4. Starting at the vehicle driver side, find where the high beam wire exits the dash board and trace it until it "Y's" over to the passenger
side. Between the "Y" and the dash board, physically cut the high beam wire in half. Starting with the high beam wire attached to
the headlamp splice the Pink wire from our harness. The high beam wire going back into the dash board, splice the Blue wire from
our harness.
Starting at the vehicle driver side again, find where the low beam wire exits the dash board and trace it until it "Y's" over to the passenger
side. Between the "Y" and the dash board, physically cut the low beam wire in half. Starting with the low beam wire attached
to the headlamp splice the Brown wire from our harness. The low beam wire going back into the dash board, splice the White wire
from our harness. You must physically cut the original power to the vehicle headlamps and splice our harness as stated above. The
toggle switch will then switch between the vehicle headlamps and the snowplow lamps...you would never want all four lamps on
together.


----------



## badbowtie (Sep 19, 2013)

But I am not sure if this will all work anyway know that I think about it do to the daytime running lights that are on normally or will that not matter. Or am I going to have to wire two different relays in some way.


----------



## badbowtie (Sep 19, 2013)

I pulled the fuse block on fender and found the 4 wires that control the low beams and high beams. Which look like come out after the 10 amp fusses. I am not sure how I can tap into them since it has 4 wires not 2 like truck light directions. So I did order 4 relays and sockets just waiting on them to show up but still trying to figure out how to wire all this in.


----------



## Philbilly2 (Aug 25, 2007)

Not 100% what you have going on here...

2003 headlights on a chevy have right/ left and hi/ low independence.

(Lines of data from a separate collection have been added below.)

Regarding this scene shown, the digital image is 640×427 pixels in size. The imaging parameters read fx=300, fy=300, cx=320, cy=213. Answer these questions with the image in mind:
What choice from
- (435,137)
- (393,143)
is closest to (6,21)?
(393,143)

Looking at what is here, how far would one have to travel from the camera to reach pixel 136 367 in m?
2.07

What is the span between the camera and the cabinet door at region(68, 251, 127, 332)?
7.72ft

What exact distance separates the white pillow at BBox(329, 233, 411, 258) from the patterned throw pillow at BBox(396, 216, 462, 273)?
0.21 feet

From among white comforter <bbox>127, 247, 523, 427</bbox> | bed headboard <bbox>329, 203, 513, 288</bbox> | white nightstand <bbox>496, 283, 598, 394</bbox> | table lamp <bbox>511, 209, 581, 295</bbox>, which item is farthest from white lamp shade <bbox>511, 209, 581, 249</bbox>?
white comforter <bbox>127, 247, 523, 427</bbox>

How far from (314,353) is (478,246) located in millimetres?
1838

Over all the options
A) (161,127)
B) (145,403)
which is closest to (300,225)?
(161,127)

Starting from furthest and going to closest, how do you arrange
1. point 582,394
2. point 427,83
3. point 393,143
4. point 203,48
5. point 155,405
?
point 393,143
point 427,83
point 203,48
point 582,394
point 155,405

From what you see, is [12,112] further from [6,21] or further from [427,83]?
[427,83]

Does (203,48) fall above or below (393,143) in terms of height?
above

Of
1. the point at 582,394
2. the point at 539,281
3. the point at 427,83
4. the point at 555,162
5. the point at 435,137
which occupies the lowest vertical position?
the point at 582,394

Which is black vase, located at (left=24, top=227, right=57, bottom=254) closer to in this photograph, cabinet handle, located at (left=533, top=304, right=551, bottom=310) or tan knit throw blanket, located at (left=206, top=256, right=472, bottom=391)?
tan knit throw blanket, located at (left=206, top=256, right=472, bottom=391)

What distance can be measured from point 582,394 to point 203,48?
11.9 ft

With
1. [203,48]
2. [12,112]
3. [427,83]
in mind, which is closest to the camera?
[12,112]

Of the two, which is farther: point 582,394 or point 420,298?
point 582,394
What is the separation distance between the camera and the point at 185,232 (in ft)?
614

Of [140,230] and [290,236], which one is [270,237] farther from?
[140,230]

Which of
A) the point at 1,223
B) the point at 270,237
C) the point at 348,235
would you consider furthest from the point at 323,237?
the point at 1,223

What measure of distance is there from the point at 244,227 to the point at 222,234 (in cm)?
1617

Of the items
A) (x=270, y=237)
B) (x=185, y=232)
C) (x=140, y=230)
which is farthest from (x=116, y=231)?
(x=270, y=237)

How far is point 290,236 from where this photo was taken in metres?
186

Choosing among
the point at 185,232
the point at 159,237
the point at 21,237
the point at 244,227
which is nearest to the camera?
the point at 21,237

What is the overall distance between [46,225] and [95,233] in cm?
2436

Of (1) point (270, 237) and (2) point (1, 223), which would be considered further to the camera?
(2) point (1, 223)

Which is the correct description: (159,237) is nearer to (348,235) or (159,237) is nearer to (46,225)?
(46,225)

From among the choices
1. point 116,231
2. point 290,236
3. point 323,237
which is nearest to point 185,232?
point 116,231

Can't you tag behind the headlight plug?


----------



## badbowtie (Sep 19, 2013)

That is my plan I should have my 4 relays tomorrow I just have to figure out how to wire them to make all this work right.


----------



## secret_weapon (Jan 24, 2007)

I see you wanting to tie into truck headlights, but if you don't want to cut'n'splice and keep the circuits separate, you could go off of this diagram. Just a thought, but then it would probably be nice to flash the lights the way they were meant to.


----------



## badbowtie (Sep 19, 2013)

I want to soldier everything into the oem wires I am going to tie in under the fuse box under hood. I want to tie into all 4 wires so I can still use headlights like meant to just not sure how to do it yet with 4 relays.


----------



## dieselss (Jan 3, 2008)

What are you trying to do exactly?


----------



## J.onathan (Nov 15, 2015)

If you just tap in, your vehicle headlights and plow lights will be on at the same time. I dont think that is something you want. I have just purchased truck-lite plow lights for my rig as well (2006 Sierra) I will be running them off a switch independent of the factory truck headlight wiring.


----------



## Randall Ave (Oct 29, 2014)

Are you trying to wire the plow lights into the snow plow harness? Or are you trying to make your own switch over relay harness from truck to plow? What kind of plow do you have?


----------



## redneckwheelman (Dec 16, 2012)

also keep in mind that the wires from the fuse box aren't the ones from the headlight switch, the 1999+ chevys are a switched ground with a constant hot, atleast the 99 to 02's are, i, guessing they kept it that way threw 2007 atleast.


----------



## badbowtie (Sep 19, 2013)

I have a meyer plow but I am going to use 4 relays and tap into the 4 wires that come out of the underhood fuse block that go to the headlights. So when I want the plow lights I will flip a toggle switch in cab and the lights will switch to plow lights. Then I will be able to control high and low beams from the column like factory.


----------



## redneckwheelman (Dec 16, 2012)

i dont think that itll work that way, the wires from the fuse panel should be a constant hot on these trucks. you need to use the ground wires to the headlights. other wise when you flip your switch to turn the lights from the truck to the plow lights itll go to the plow lights but will be highs and lows on at the same time and no dimmer switch function. if it was a 90s body style chevy then they would be switched power at the fuse block from the dimmer switch and what you want to do would work. 
but grab a test light and check im just assuming that chevy kept them the same when they updated the front end in 03. i know the 99-02 chevy headlights are switched ground


----------



## adksnowo (Dec 14, 2005)

Maybe try Dominion light adapters:

http://www.centralparts.com/snowplow-and-salt-spreader-parts/snowplow-parts/snowplow-light-kits/aftermarket-snowplow-headlights/dominion-headlight-adapters/

No cutting the factory harness at all. As noted above the headlights on your truck are "negative to excite", the ground is switched.


----------